| AIM |
Pick up the essay on Hammad's novel about a Palestinian staging of Hamlet and continue it from its last sentence.

The cast very obviously is meant to represent the many experiences of being Palestinian, often as a reflection of the fragmentation and separation that the Oslo Accords created. The actors represent different ages, political affiliations, religions, levels of piety, and degrees of political/national commitment. They are paid at different rates and have varying levels of commitment to the troupe. All these categories jostle against who gets a permit, who gets an interrogation order, who is suspected of being a spy, and who cheers on the rockets coming out of Gaza. The troupe must find a balance if the play is to succeed, must overcome the outcome of a political story that is outdated, and plunge into a narrative void in order to replace it. This cast of characters lets Hammad explain, explore, and in some ways move past so much of the political and generational fragmentation that stymies Palestinian politics (internally and internationally)—for, rather than staging a political debate with its seemingly inevitable dead ends, Hammad stages Hamlet. In their rehearsals, read-throughs, and character development, the actors practice, debate, and take on in their own fashion a story about haunting, guilt, power, and mistrust, and act it out for each other (and eventually, an audience). They grapple with their own experiences of Palestine, so that they can collectively tell a different story.

The novel sets up its story through the reunion of estranged London-raised Palestinian sisters Haneen and Sonia. They reunite in their father’s birthplace—Haifa. Haneen had already “returned” as an academic (at an Israeli university), and Sonia—an actress—joins her seeking a respite from London’s fraught theater scene. In Haifa, Sonia tries to regain her footing after the married director she was seeing passes her over for the role of Gertrude in his new production of Hamlet. It turns out Sonia’s destiny was not to play the mother of the conflicted prince in London. All of her preparation for the role had instead uniquely qualified Sonia to become the mother character in an ambitious Palestinian staging of the Shakespearean drama. Through the character of Gertrude, Sonia confronts in a profound sense the idea of motherhood. This depiction of motherhood is nothing like the one put forth by the “mother of the martyr” figure, which so famously narrowed the representation of Palestinian women as agents of the nation.Footnote1 Instead, the mother as Sonia finds it in Gertrude (combined with the mothers she meets during her journey with the troupe) is the basis for the creation of a new model. This mother is powerful, raw, and vulnerable. As Sonia understates: “Motherhood is important in the play. I think it’s a key element” (192).

| DATA LINES |
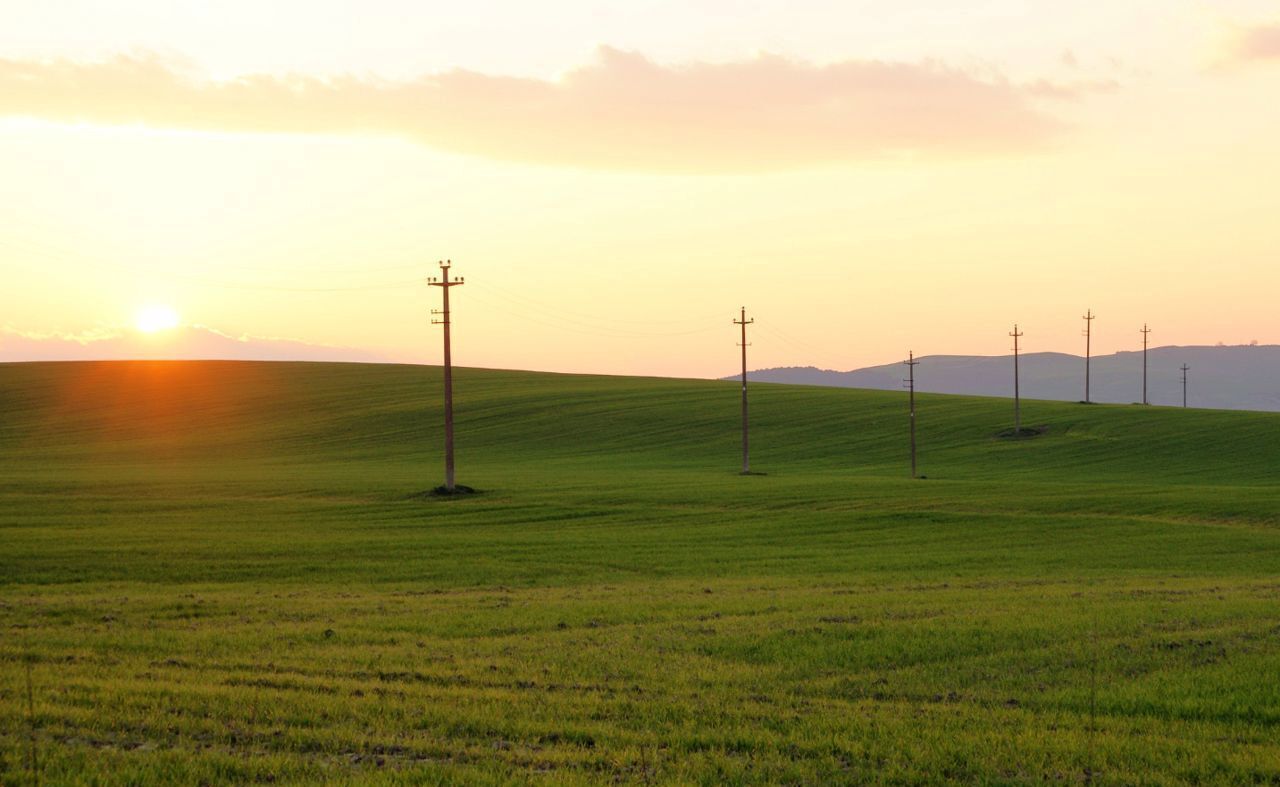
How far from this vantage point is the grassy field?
32.5ft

| TASK OUTPUT |
This version of motherhood is not just about having or taking care of a child or bearing the responsibility for “birthing the nation.” As Sonia finally comes to terms with the miscarriage that ultimately ended her marriage, the reader is also shown that motherhood is rather the act of caring and deciding to care; the process of family-making in a community sense. This is something that Sonia must do for herself since her own family has scattered to the four winds. Rather than a focus on family in a home or a specific site (Sonia’s family home was sold when her grandmother died, and not to Palestinians) the troupe and common cause become the new “location” of family—and in a sense “home.” It is in the play and the troupe that Sonia finds her “reason” to connect with Palestine. Crucially, the novel does not reveal whether Sonia “remains” once the play is finished. What is absolutely built during the rehearsals and production of Hamlet, however, is a space for her to return to—something she did not feel she had at the start of the work. This “space” is not just to a rejuvenated theater scene, but a reconstituted sense of her own Palestinian-ness—a sort of redefinition of belonging. This reimagination of the structure of the relationship between self and home/land, as well as the individual and their conationals, not only gives Sonia a way to belong and to “remain” even if she is outside of Palestine, but also for the entire troupe (and by extension all Palestinians).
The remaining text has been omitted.